Lester’s research group has developed innovative methods for stabilizing 'entrance channel complexes' and reaction intermediates of environmental significance. Her group has employed novel spectroscopic methods to rigorously characterize these important, yet previously uncharted, regions of chemical reaction pathways.
Kazuo Nakamoto was born in Kobe, Japan. He received his B.S. and D.Sc. from Osaka University and remained at Osaka as a member of the faculty for an additional four years, except for the two years which he spent at Iowa State University working in the laboratory of Robert E. Rundle as a Fulbright Scholar. In 1958 he joined the faculty at Clark University, moving to Illinois Institute of Technology in 1961 and in 1969 he became the first Wehr Professor of Chemistry at Marquette University.
Professor Nakamoto directed the research of more than 85 graduate students and postdoctoral associates and published more than 210 papers and 15 review articles. He was a pioneer in the use of metal isotopes to elucidate the involvement of metals in low frequency vibrations in metallic complexes, a discovery that helped fuel the rapid growth in the developing field of bioinorganic chemistry. He then turned his attention to biological problems and began a vigorous research program dealing with heme-related compounds. He was also amongst the first to use matrix isolation techniques to prepare and characterize unstable species, including the biologically relevant ferryl heme complexes, an important intermediate in many oxidative heme enzymes. His interest also included DNA and the process of intercalation. Using oligonucleotides synthesized to include specific sequences, he established criteria that can be used to deduce the site specificity of these compounds. He was able to differentiate between exterior (groove) binding and interior (intercalation) binding through careful vibrational analysis.

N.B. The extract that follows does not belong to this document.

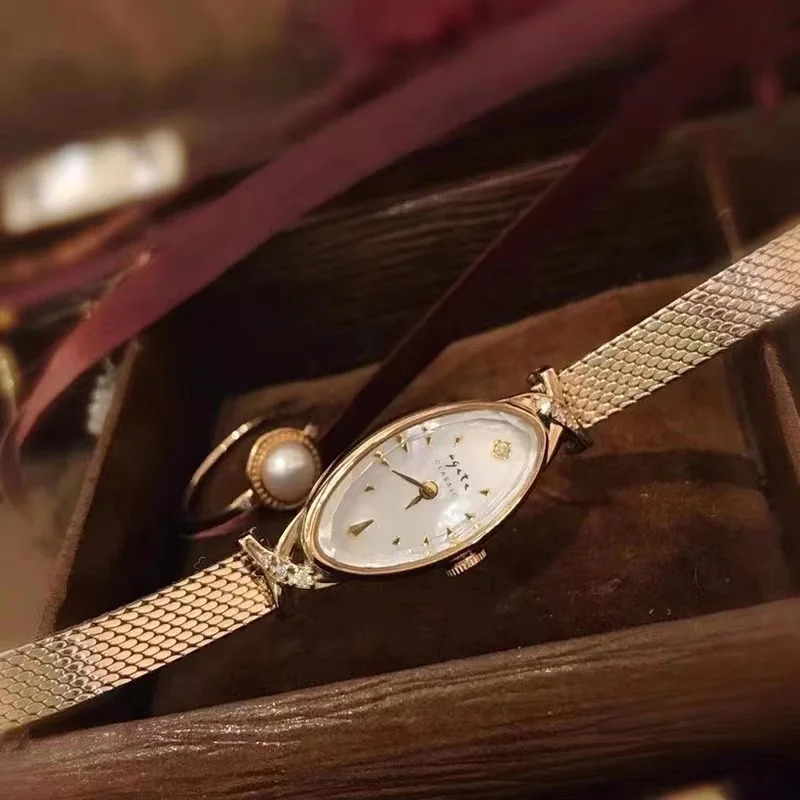 18K gold-plated brass band womens watch quartz bracelet diamond chain small dial high-quality womens retro gift 240918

In keeping with his life-long interest in communicating the excitement of science, he authored several influential texts in the field of spectroscopy, including his very famous 2-volume work on Infrared and Raman Spectra of Inorganic and Coordination Compounds, the sixth edition of which was issued in 2009, and in 2008 coauthored a new book entitled Drug-DNA Interactions: Structures and Spectra. Remarkably, his passion for science and dedication to accomplishment were clearly manifested, even up to the final weeks of his life, as he was continually pondering new points to include in planned future editions of his books. In spite of his great scientific success, he remained a genuinely modest man who will long be missed by the many of us who knew and admired him.